10. My view of individual differences in cognitive decoupling as the key operation assessed by measures of fluid intelligence was anticipated by Thurstone (1927), who also stressed the idea that intelligence was related to inhibition of automatic responses: “Intelligence is therefore the capacity of abstraction, which is an inhibitory process. In the intelligent moment the impulse is inhibited while it is still only partially specified, while it is still only loosely organized. . . . The trial-and-error choice and elimination, in intelligent conduct, is carried out with alternatives that are so incomplete and so loosely organized that they point only toward types of behaviour without specifying the behaviour in detail” (p. 159).

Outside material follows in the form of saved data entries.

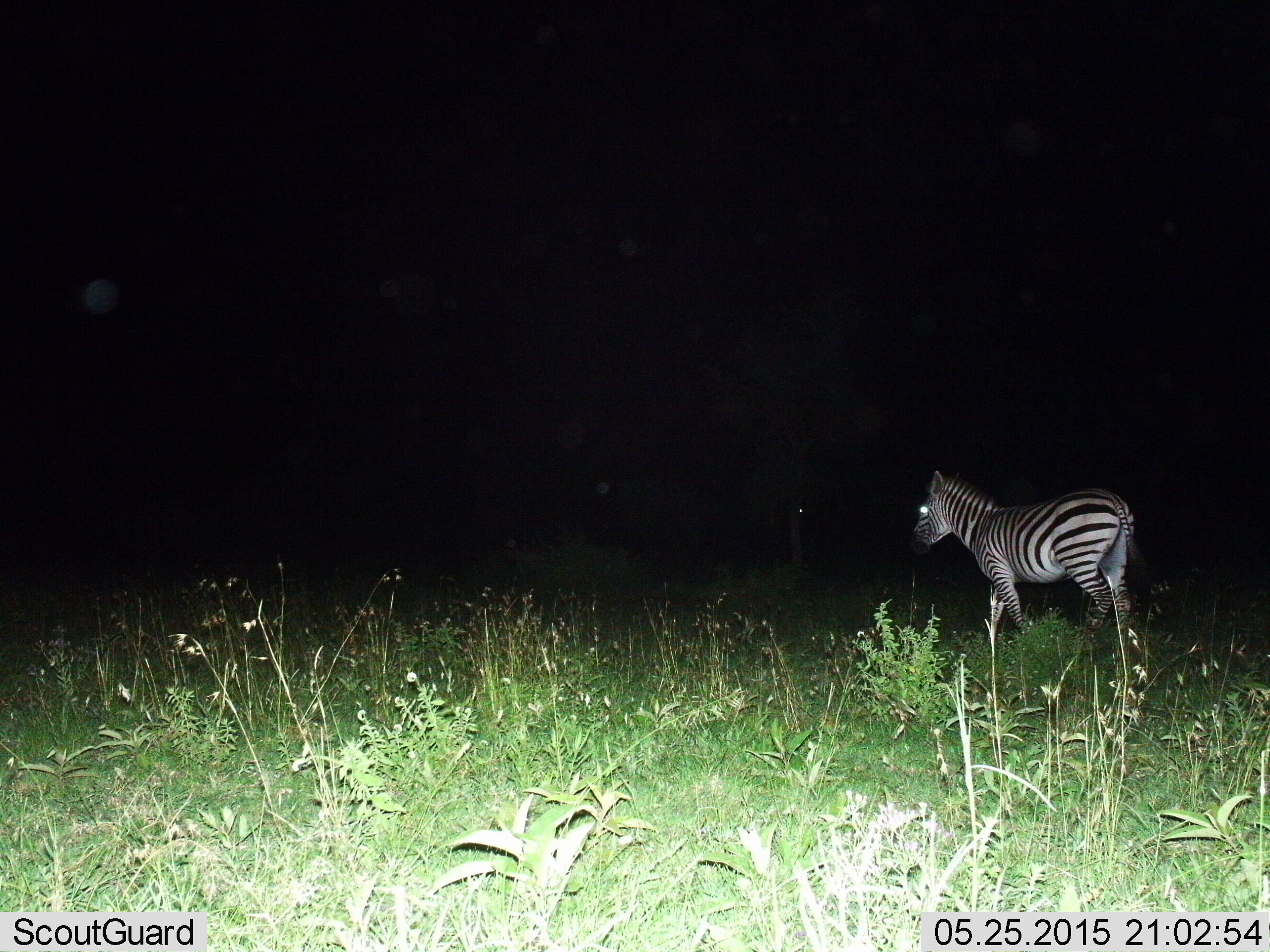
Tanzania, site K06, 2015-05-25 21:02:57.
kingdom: Animalia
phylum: Chordata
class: Mammalia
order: Perissodactyla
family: Equidae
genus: Equus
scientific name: Equus quagga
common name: plains zebra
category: zebra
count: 1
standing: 60%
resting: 0%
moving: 40%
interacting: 0%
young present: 0%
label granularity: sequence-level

11. On levels of analysis in cognitive science, see Anderson (1990, 1991), Bermudez (2001), Dennett (1978, 1987), Levelt (1995), Marr (1982), Newell (1982, 1990), Oaksford and Chater (1995), Pollock (1995), Pylyshyn (1984), Sloman (1993), Sloman and Chrisley (2003), and Sterelny (1990). The terms for the levels of analysis are diverse. For a discussion of this and the arguments behind my choice of the term algorithmic, see Stanovich (1999, 2004).